Businesses in North Carolina have been instructed by the state Department of Revenue to have their employees complete a new NC-4 tax form  and workers and employers may be unclear as to why this is required. The simple answer is that the tax plan  signed into law by Gov. McCrory means taxpayers will be paying more or less in NC personal income taxes starting next year.
Employers in the state are required by law to withhold a portion of their employees’ wages, typically each pay period, for NC personal income taxes and the NC-4 form helps employers estimate the amount of taxes to withhold. The new NC-4 form attempts to ensure that no employee is stuck at the end of the year owing a lot in NC personal income taxes or is owed a large refund by the state as a result of employers continuing to withhold NC personal income taxes based on 2013 tax laws.
Whereas employers traditionally based these estimates primarily on the personal exemption, the loss of personal exemptions and various other changes in the tax plan – change in standard deduction allowance and the elimination of various tax credits, for example – may change the number of allowances an employee can take on their NC-4 form. As more allowances are taken, fewer taxes are withheld from an employee’s wages for NC personal income taxes.
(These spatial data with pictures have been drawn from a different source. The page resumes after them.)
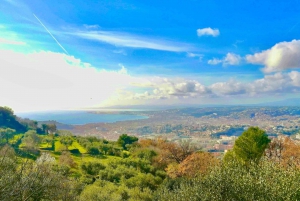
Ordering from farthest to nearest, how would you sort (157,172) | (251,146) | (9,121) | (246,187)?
(9,121) → (157,172) → (251,146) → (246,187)

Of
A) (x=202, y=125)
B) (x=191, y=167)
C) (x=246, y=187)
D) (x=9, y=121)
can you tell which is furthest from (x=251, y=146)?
(x=202, y=125)

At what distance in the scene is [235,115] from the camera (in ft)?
591

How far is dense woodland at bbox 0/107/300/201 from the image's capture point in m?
16.3

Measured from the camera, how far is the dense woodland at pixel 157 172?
642 inches

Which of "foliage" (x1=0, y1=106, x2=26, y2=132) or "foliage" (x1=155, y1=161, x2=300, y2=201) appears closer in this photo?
"foliage" (x1=155, y1=161, x2=300, y2=201)

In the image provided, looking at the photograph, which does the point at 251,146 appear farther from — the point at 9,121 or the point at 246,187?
the point at 9,121

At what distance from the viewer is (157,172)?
42.2 metres

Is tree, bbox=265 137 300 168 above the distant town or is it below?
above

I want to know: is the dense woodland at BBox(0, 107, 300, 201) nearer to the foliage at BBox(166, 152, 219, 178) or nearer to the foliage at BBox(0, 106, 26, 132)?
the foliage at BBox(166, 152, 219, 178)

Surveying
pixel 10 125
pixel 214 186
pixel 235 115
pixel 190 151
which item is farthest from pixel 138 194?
pixel 235 115

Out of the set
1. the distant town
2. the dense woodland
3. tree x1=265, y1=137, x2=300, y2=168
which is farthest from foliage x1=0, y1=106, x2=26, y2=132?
tree x1=265, y1=137, x2=300, y2=168

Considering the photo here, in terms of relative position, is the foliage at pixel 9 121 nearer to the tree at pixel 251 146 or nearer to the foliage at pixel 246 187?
the tree at pixel 251 146

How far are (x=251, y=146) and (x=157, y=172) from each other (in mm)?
16565

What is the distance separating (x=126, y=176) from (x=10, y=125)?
79.4 m
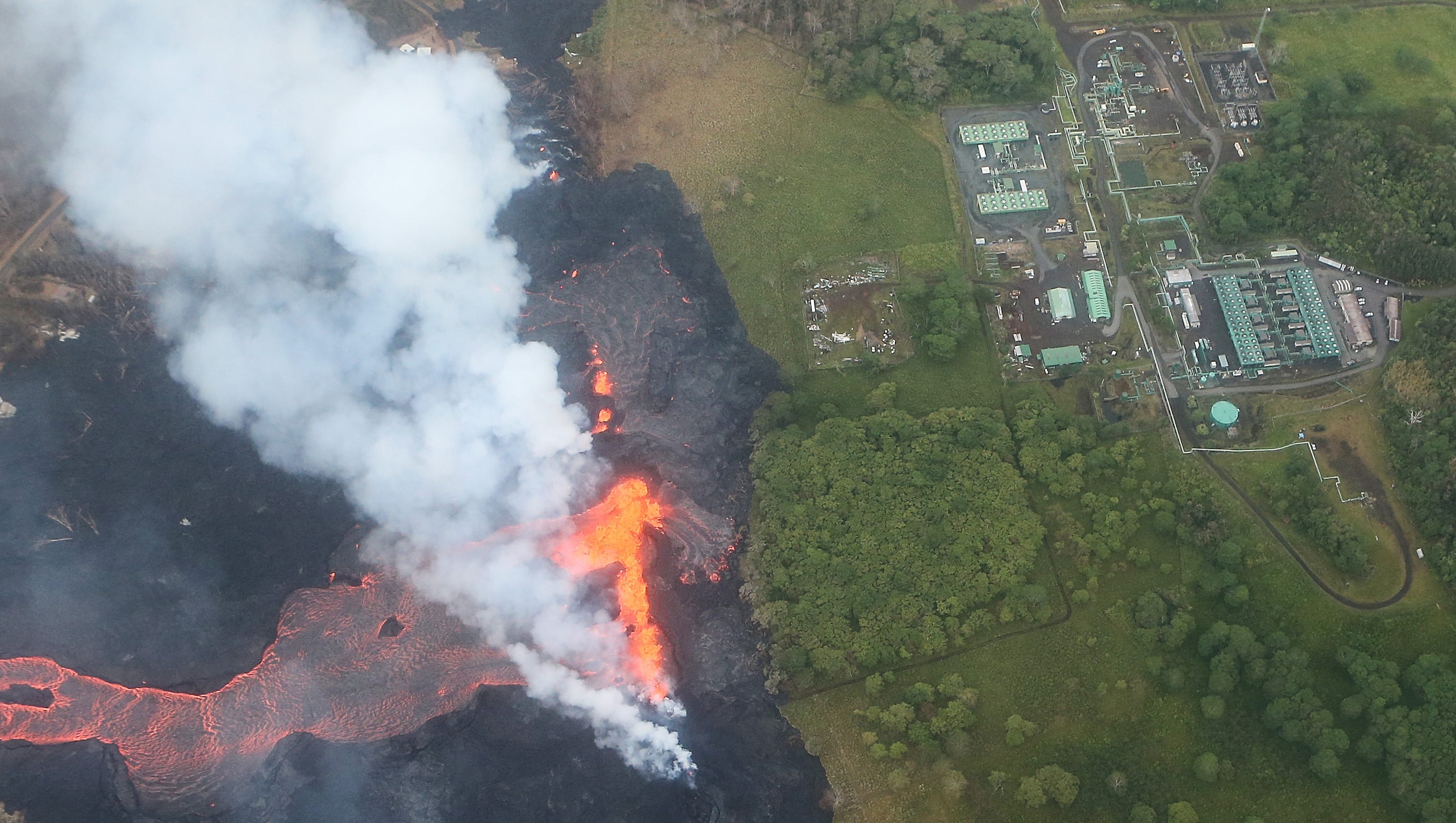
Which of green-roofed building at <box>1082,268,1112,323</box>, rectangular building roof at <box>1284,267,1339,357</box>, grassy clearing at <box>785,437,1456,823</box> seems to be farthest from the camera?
green-roofed building at <box>1082,268,1112,323</box>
As BTC highlights in its analysis of the tax plan , taxpayers earning less than $84,000 a year, on average, will see their taxes increase under the full tax plan. As will be clear beginning January 1st of next year, some employees will likely see an increase in the amount of taxes withheld from their wages for NC personal income taxes – for example, those who will no longer benefit from the personal exemption allowance or the state earned income tax credit (EITC). More than 906,000 low-wage North Carolina workers claimed the state EITC for the 2011 tax year – the tax plan allows this tax credit to expire at the end of 2013. Others will see a reduction in the amount of taxes withheld from their wages for NC personal income taxes – for example, high-wage earners and individuals who take sizable itemized deductions – while some workers may see no change.
The tax plan produces winners and losers, and North Carolina workers will begin to see this reality reflected in their paycheck starting next year.